In the spirit of being a company that is “built in public”, I wanted to consolidate a number of tweets I’ve done since starting this project into a conclusive overview of how the TurboAPI system works. Additionally, I’ll be speaking about why I made decisions I did.
High Level Overview
Frontend
TurboAPI has a web application for customers to configure their “monitors” (endpoints that they want monitoring for performance issues). This is built in React using react-router and hosted on Netlify. Authentication is handled with Auth0. In retrospect, I wish I had made this a little easier on myself (by going with Firebase or a different host) as I ran into lots of problems with authentication - to this day, if you login to TurboAPI and refresh it will not display the page. As front-end not my strength, I had my friend James do the design and large portions of the development. This sped the development up and motivated me to continue work on other parts of the system.
API
The API is a typescript express API hosted on a Digitalocean server I already had running. I chose this for the sake of ease for deployment (it was the most similar environment to my local machine) and have since automated it all. To connect to the Postgres database, it uses TypeORM. Although this was great in the beginning, I’ve had to rewrite a lot of queries that I found to be slow. In particular JOIN
’s are incredibly slow if you use the native library. Thankfully, you can pass plain SQL to TypeORM that doesn’t have any of the validity checks on it (which is the slow bit).
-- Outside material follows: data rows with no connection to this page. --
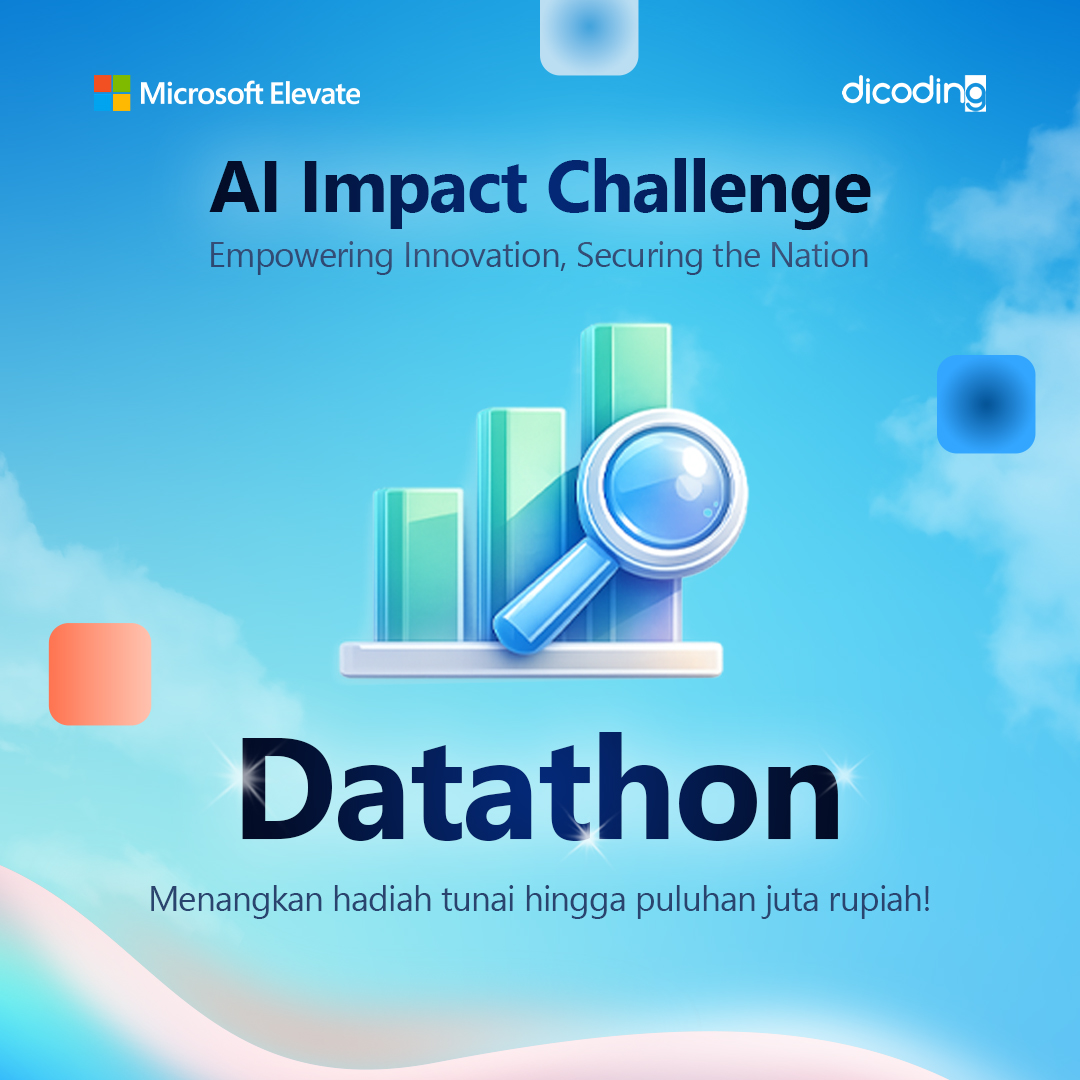 Microsoft Elevate

dicoding

AI Impact Challenge

Empowering Innovation, Securing the Nation

Datathon

Menangkan hadiah tunai hingga puluhan juta rupiah!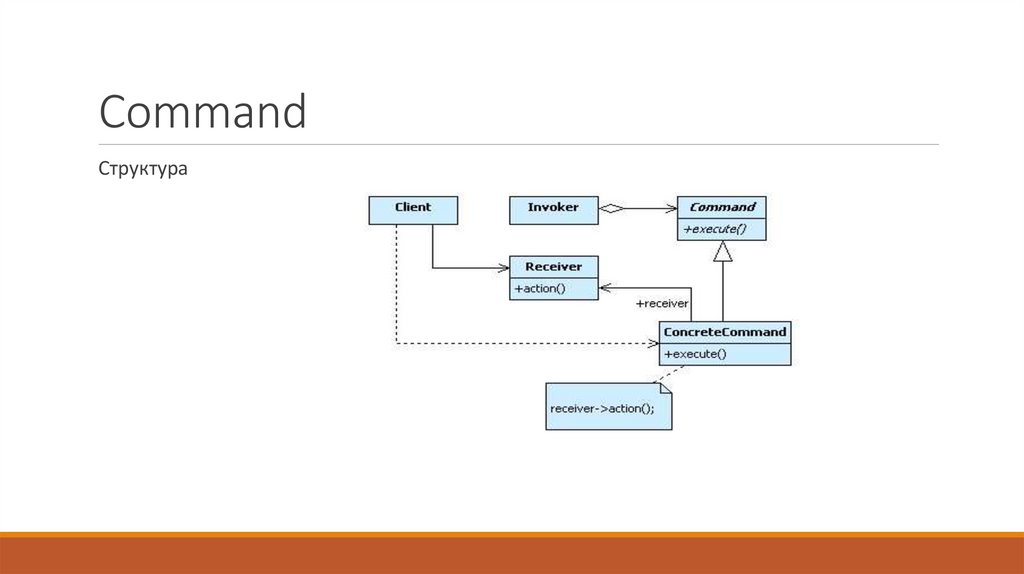 Command

Структура

Client

Invoker

Command
+execute()

Receiver
+action()

+receiver

ConcreteCommand
+execute()

receiver->action();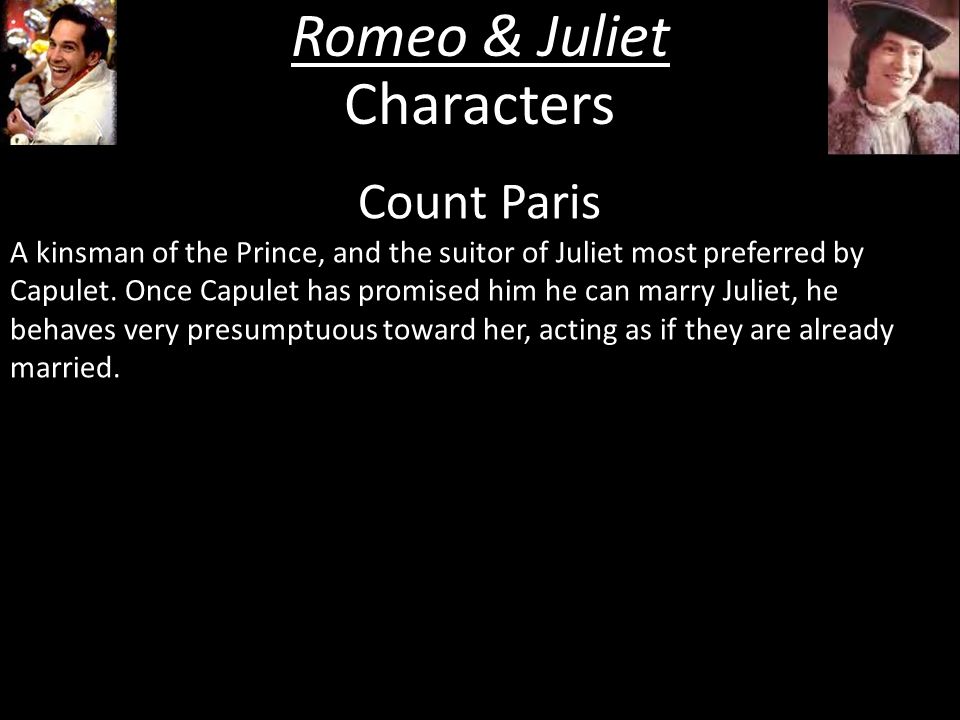 Romeo & Juliet
Characters

Count Paris

A kinsman of the Prince, and the suitor of Juliet most preferred by Capulet. Once Capulet has promised him he can marry Juliet, he behaves very presumptuous toward her, acting as if they are already married.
The API took me the most amount of time because it’s the central hub for everything.
Job Runner
The “cronitor” is a lambda triggered by a cloudwatch cron (or timer, or whatever AWS call them now). It triggers every 60 seconds. It’s so named cronitor because it’s run on a cron and it monitors - it’s like their celebrity couple name.
When the cronitor boots, it gets a special JWT token from Auth0 using it’s bespoke permissions. This token allows it to call a private API endpoint that gets all the monitors that haven’t ever been monitored (their new) or if the time they were last checked was more than 60 seconds ago. The cronitor then filters them down by removing any for customers that have invalid subscriptions and other such checks.
It then loops over these monitors and for each one, creates a new “Job” record in the database. It then emits this job record into a queue where it is picked up by the job runner lambda. This processes the job, by hitting the end point and measuring the delta in time between the request start and finish. We use the timer
functionality in the request
library to get this value as well as other metrics we measure to create a normalized value.
Job runner is also responsible for notifying the client if the job took longer than the threshold.
Notifications system
This was written at 2am whilst sitting on my office floor, so I’m dreading going back to this code.
Nonetheless, it works via Lambda and SQS. Essentially, a message is emitted from the task runner if the monitor takes longer than the customer defined threshold. It emits a message on the relevant queue that we want notifications on. These individual queues then trigger individual lambdas (although all the notifications code is part of one repo). This data is part of the message body that is sent to the task runner, to reduce database calls.
{
...
notifications: [
{type: "slack", url: "https://slack.com/xyz"},
{type: "email", emails: "josh@turboapi.dev, support@turboapi.dev"}
]
}
When there are multiple email addresses (as in the example above), we split the string on the comma and then send messages to the email queue for each email address.
The logic for this system is simple since it merely notifies the third party, and then shuts down.
Plugging it all together
My goal when building any system is excellence. But, when trying to get a product to market, excellence has to take a back seat. I wouldn’t say I sacrificed much code quality for the sake of delivery, however there are some rushed choices and lack of automation that will be a priority to improve on in the coming months. It wasn’t the quickest MVP in history, but it wasn’t the slowest. I’ve learnt a lot from the experience of building this product and believe that in the future, I’ll be copying large portions of code into any new product I built to speed up that “laying the groundwork” stage. Primarily, it’s shown me how much of a market there must be for developer tooling, especially in the early stages of product development. Finally, I’m incredibly grateful to AWS for giving me startup credits that have saved my wallet a number of times and DigitalOcean for their fantastic customer support.